At a bar in Great Falls with a friend one evening, waiting to meet a blind date who never showed up, Carol met George W. Trott, a Nantucket native serving in the Air Force. Carol and George married six weeks later.
When George was transferred to England, Carol, pregnant with her daughter Janice, traveled cross country by train to live with her mother-in-law, Lillian, in Vineyard Haven. Lillian assigned her to pick lobsters clean. Probably because she was pregnant, Carol found the smell nauseating. She hated lobster ever after.
After George left the Air Force, he worked as a fisherman out of several southern Massachusetts towns, including on Martha’s Vineyard and in Fairhaven, New Bedford, Hyannis, and Provincetown. The couple lived in Dennis.
According to Carol’s granddaughter, Hannah, George spent so much time at sea that he used to say he wanted a Viking funeral when he died. Carol objected, saying, “I never knew where you were at sea.

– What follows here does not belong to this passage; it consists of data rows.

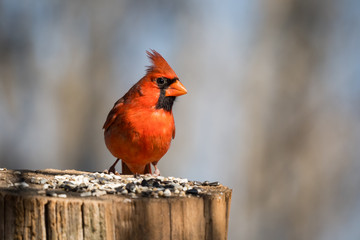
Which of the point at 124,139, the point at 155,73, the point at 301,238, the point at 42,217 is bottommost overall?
the point at 301,238

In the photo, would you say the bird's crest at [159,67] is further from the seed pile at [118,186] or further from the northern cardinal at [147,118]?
the seed pile at [118,186]

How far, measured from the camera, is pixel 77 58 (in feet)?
19.6

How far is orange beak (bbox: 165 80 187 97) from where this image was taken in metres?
3.34

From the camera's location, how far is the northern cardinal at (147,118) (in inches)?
130

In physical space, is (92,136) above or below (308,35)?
below

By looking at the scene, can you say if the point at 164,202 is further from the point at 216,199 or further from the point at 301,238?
the point at 301,238

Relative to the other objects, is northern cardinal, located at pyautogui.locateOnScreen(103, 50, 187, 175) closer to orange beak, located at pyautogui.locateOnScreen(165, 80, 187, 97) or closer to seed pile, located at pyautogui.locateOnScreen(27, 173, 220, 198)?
orange beak, located at pyautogui.locateOnScreen(165, 80, 187, 97)

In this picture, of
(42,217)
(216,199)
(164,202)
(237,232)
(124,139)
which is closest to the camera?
(42,217)

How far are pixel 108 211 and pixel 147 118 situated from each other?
56.9 inches

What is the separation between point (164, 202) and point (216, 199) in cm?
29

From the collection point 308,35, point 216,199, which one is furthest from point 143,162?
point 308,35

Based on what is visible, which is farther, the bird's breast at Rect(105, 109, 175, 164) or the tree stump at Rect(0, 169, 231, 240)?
the bird's breast at Rect(105, 109, 175, 164)

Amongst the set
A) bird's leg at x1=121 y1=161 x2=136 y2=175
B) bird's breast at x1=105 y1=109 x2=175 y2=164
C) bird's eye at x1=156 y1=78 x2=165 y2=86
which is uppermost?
bird's eye at x1=156 y1=78 x2=165 y2=86

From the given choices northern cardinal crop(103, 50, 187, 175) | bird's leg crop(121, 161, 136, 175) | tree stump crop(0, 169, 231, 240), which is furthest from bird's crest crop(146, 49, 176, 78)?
tree stump crop(0, 169, 231, 240)
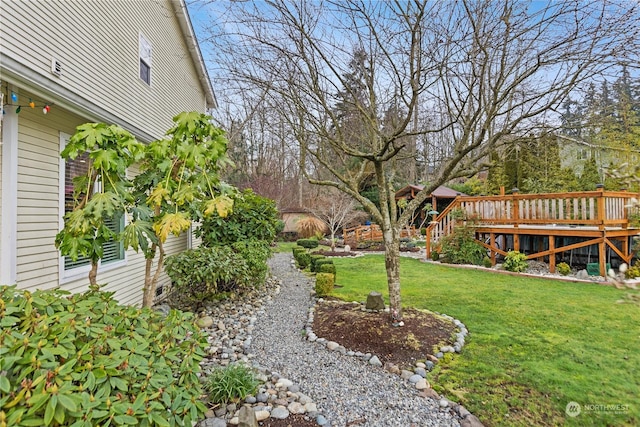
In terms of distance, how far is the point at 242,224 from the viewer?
24.4ft

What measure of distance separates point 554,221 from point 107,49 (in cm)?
1089

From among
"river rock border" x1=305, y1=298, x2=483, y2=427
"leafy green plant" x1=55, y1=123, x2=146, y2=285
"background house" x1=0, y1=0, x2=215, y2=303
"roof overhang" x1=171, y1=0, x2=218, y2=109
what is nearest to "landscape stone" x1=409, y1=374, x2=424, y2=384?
"river rock border" x1=305, y1=298, x2=483, y2=427

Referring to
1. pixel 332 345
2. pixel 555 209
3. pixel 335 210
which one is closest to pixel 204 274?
pixel 332 345

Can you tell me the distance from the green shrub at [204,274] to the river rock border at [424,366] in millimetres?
1767

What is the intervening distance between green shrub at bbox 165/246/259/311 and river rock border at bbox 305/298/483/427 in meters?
1.77

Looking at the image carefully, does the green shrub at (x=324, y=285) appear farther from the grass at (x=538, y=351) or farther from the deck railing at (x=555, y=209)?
the deck railing at (x=555, y=209)

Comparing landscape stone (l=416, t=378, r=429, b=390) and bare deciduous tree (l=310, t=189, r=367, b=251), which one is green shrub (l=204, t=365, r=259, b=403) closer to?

You’ll be staying on land where I can find you.” George died in 1997 and was buried at Oak Ridge Cemetery in Dennis.
Of her own death, Carol would joke that “she was going to be cremated and go into the butter churn,” Randy said. The churn that she later received as a gift was dubbed “The Butter Churn Urn.”
In addition to raising five children, feeding them fresh fish from George’s catches, and becoming a master seafood chef in the process, Carol worked in housekeeping and in home health care.
She was a certified nurse’s aide at Windsor Nursing Home in South Yarmouth and Thirwood Place in Yarmouth. After retiring, she worked at Seniors Helping Seniors in Yarmouth, where she was often older than the clients she served.
Carol took great pleasure in gardening and always kept a vegetable and herb garden; she was especially proud of her rhododendrons, which scaled the full front of her house. She was also skilled with a needle and always stayed fit, swimming no matter the season. Well into her 80s, she drove solo to visit family in the Northwest.
In 2020, Carol relocated to Eastham to live with her son Tim and daughter-in-law Bonnie. Over a daily “happy hour” featuring a glass of room-temperature boxed pinot grigio, Carol told stories about the events in her life. Despite her modest upbringing, the family wrote, “she was very generous and taught us to look for the injustices in the world and speak up for all who could not. And she always had our backs.”
Carol is survived by four children: Steven A. Trott of Powhatan, Va., Timothy F. Trott of Eastham, Bruce J. Trott of Dennis, and Randy G. Trott of Midlothian, Va., as well as several grandchildren, great-grandchildren, nieces, and nephews.
She was predeceased by her daughter, Janice C. Scott, who died in 1994. That was, Randy said, “the hardest thing she had ever gone through.” She was also predeceased by her husband, George. She was buried next to him at Oak Ridge Cemetery in South Dennis on Dec. 6.
In lieu of flowers, donations may be made to the Lily House in Wellfleet or to the Lower Cape Outreach Council.